───── Provided data ─────

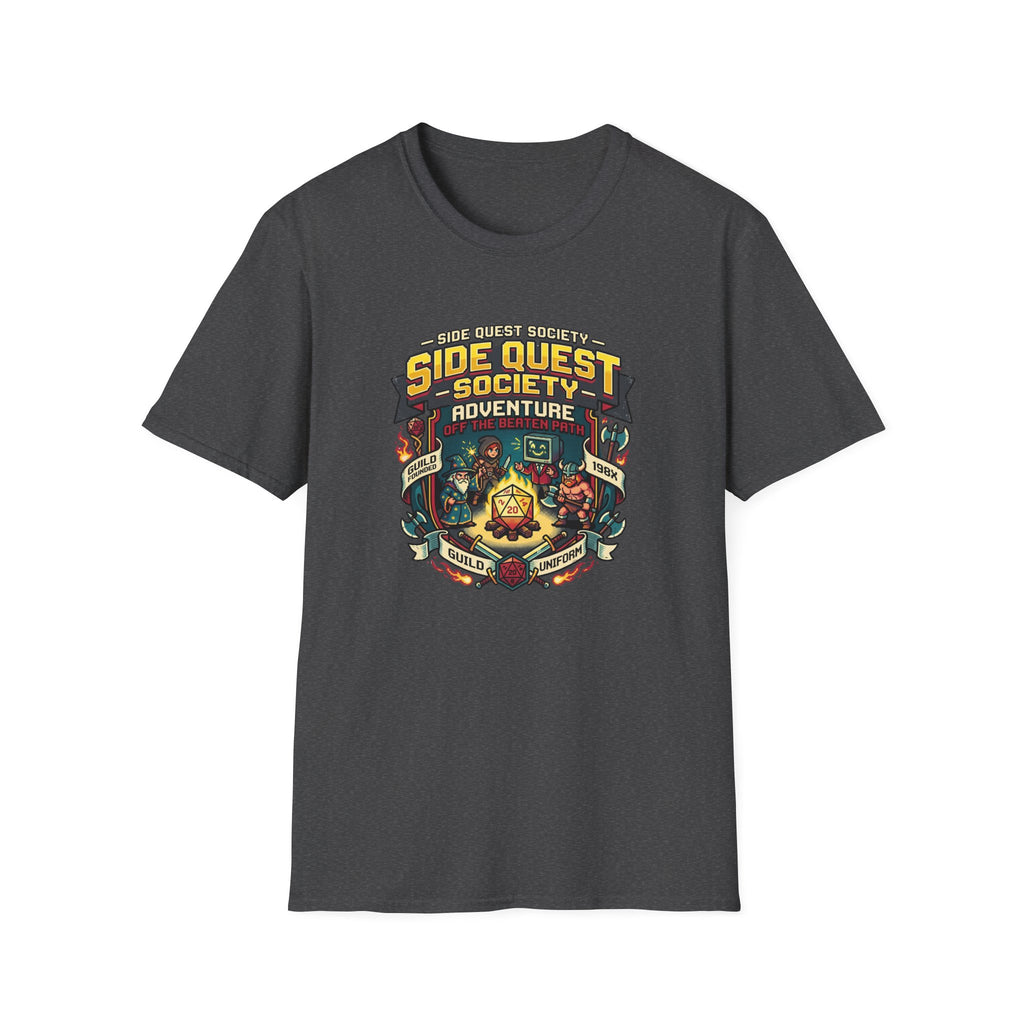 Off the Beaten Path T-Shirt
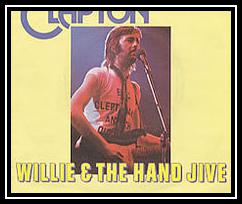 Willie And The Hand Jive Vyzvánění ke stažení zdarma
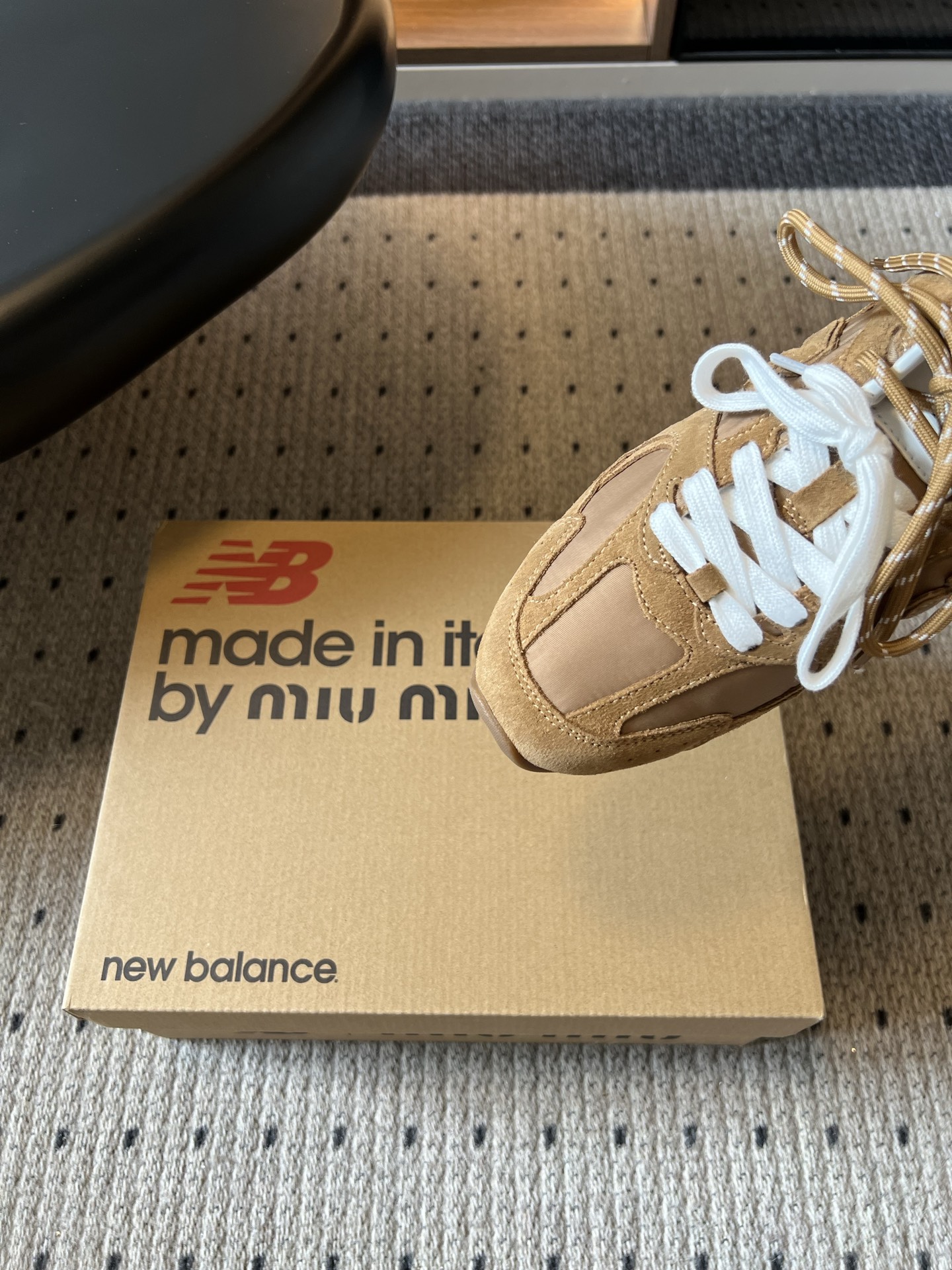 미우미우 신발 129236 Miu Miu Shoes 썸네일 이미지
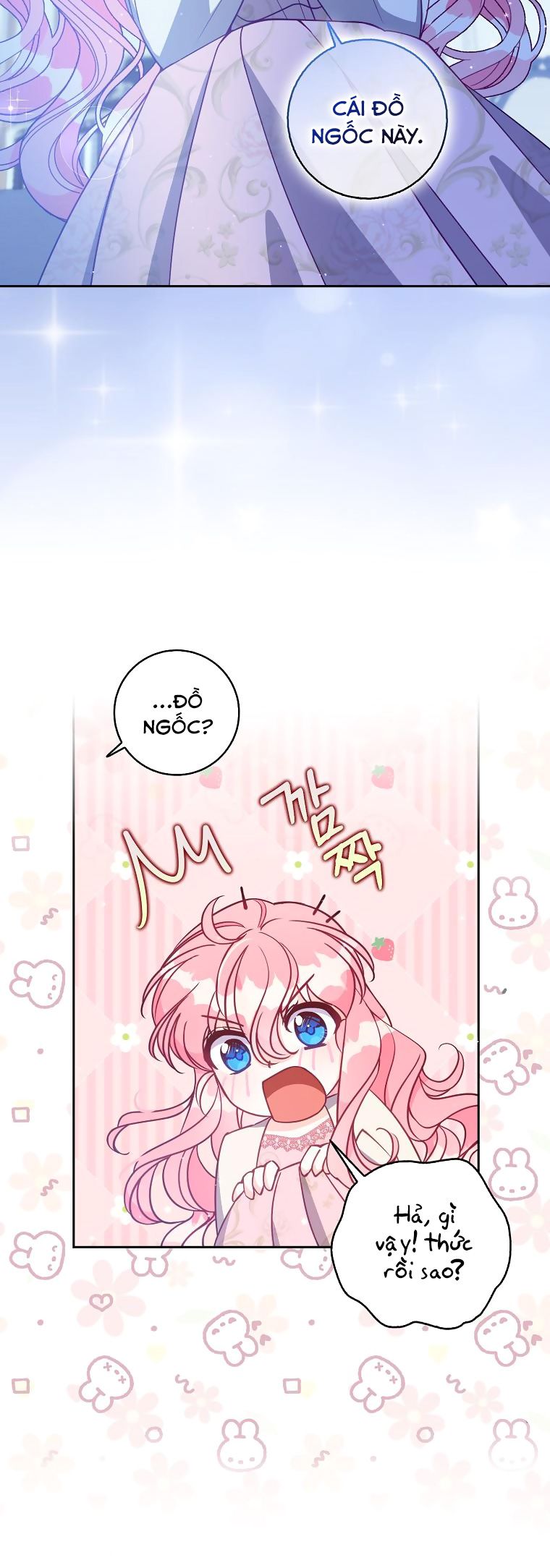 đọc truyện  Em Gái Thân Yêu Của Công Tước Phản Diện Chương 116.1 ảnh 31 tại Thiên Thai Truyện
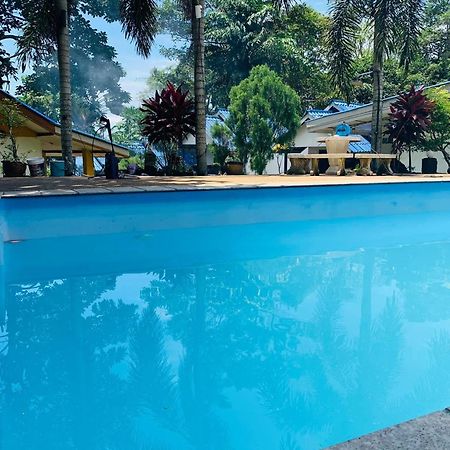 Cher Lonely Beach Resort Koh Chang Ngoại thất bức ảnh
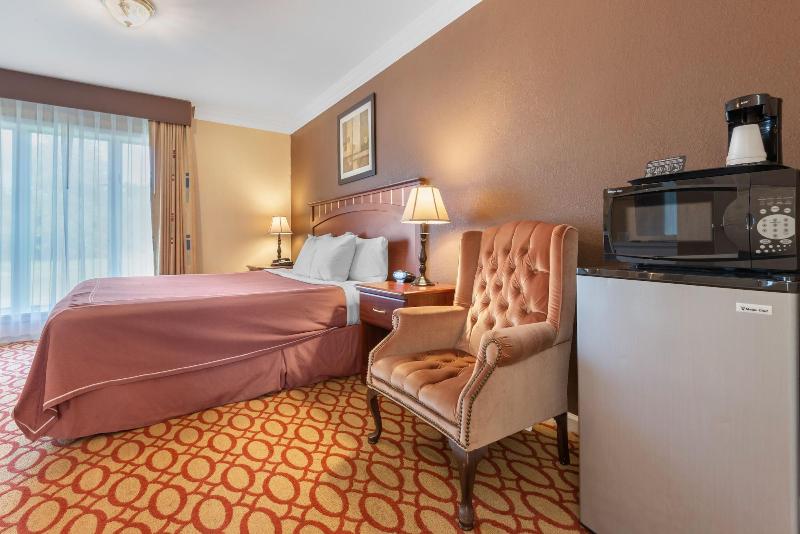 Village Haven Inn image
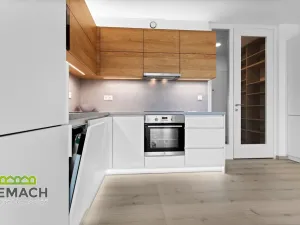 Pronájem bytu 2+kk, Hradec Králové, Pálenecká, 60 m2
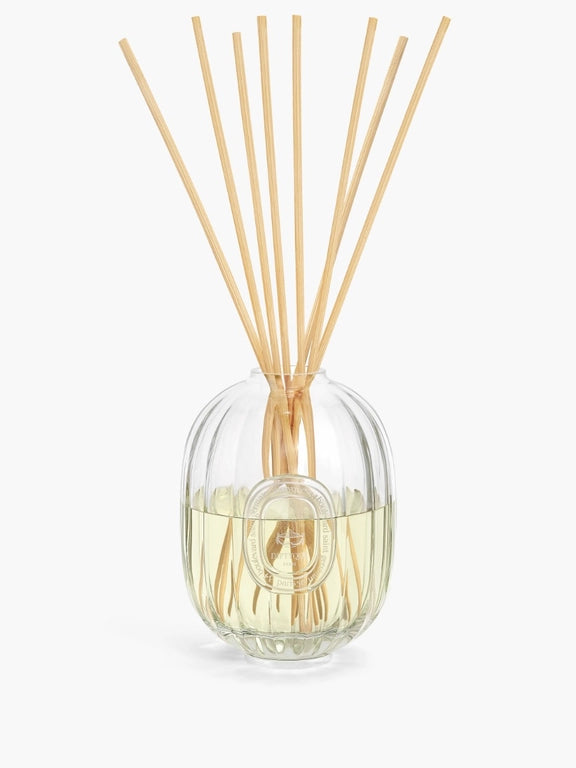 Home Fragrance Diffuser - Glass vessel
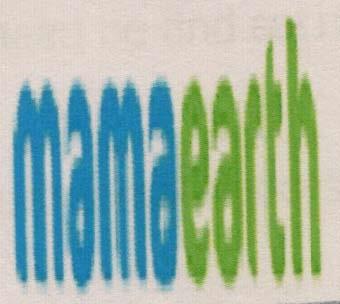 mamaearth (and logo) trademark logo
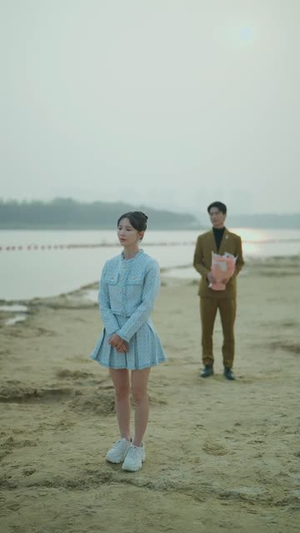 晚风不知意（31集）超甜短剧分享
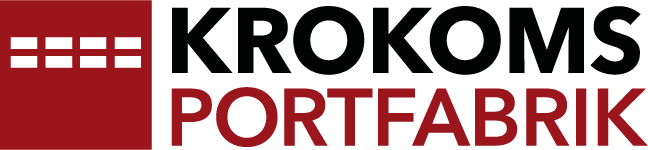 Krokoms Portfabrik AB
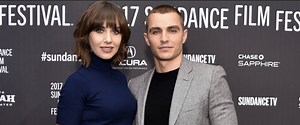 6.9K views · 28 reactions | Dave Franco and Alison Brie are officially married (and officially the cutest) | TV Guide | Facebook
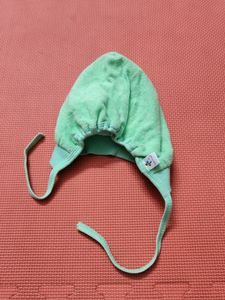 Newborn Baby Cap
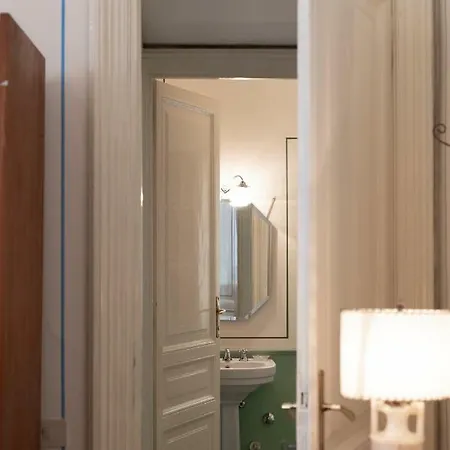 Apartment Nizza Bourgeois Family *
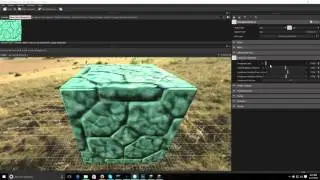 What is PBR and how to make textures for it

─────

- **Directive**:
Rewrite all of the lines above, changing "officially" to "formally" wherever it occurs and keeping everything else unchanged. Leave the pictures out of your answer.

- **Your response**:
 Off the Beaten Path T-Shirt
 Willie And The Hand Jive Vyzvánění ke stažení zdarma
 미우미우 신발 129236 Miu Miu Shoes 썸네일 이미지
 đọc truyện  Em Gái Thân Yêu Của Công Tước Phản Diện Chương 116.1 ảnh 31 tại Thiên Thai Truyện
 Cher Lonely Beach Resort Koh Chang Ngoại thất bức ảnh
 Village Haven Inn image
 Pronájem bytu 2+kk, Hradec Králové, Pálenecká, 60 m2
 Home Fragrance Diffuser - Glass vessel
 mamaearth (and logo) trademark logo
 晚风不知意（31集）超甜短剧分享
 Krokoms Portfabrik AB
 6.9K views · 28 reactions | Dave Franco and Alison Brie are formally married (and formally the cutest) | TV Guide | Facebook
 Newborn Baby Cap
 Apartment Nizza Bourgeois Family *
 What is PBR and how to make textures for it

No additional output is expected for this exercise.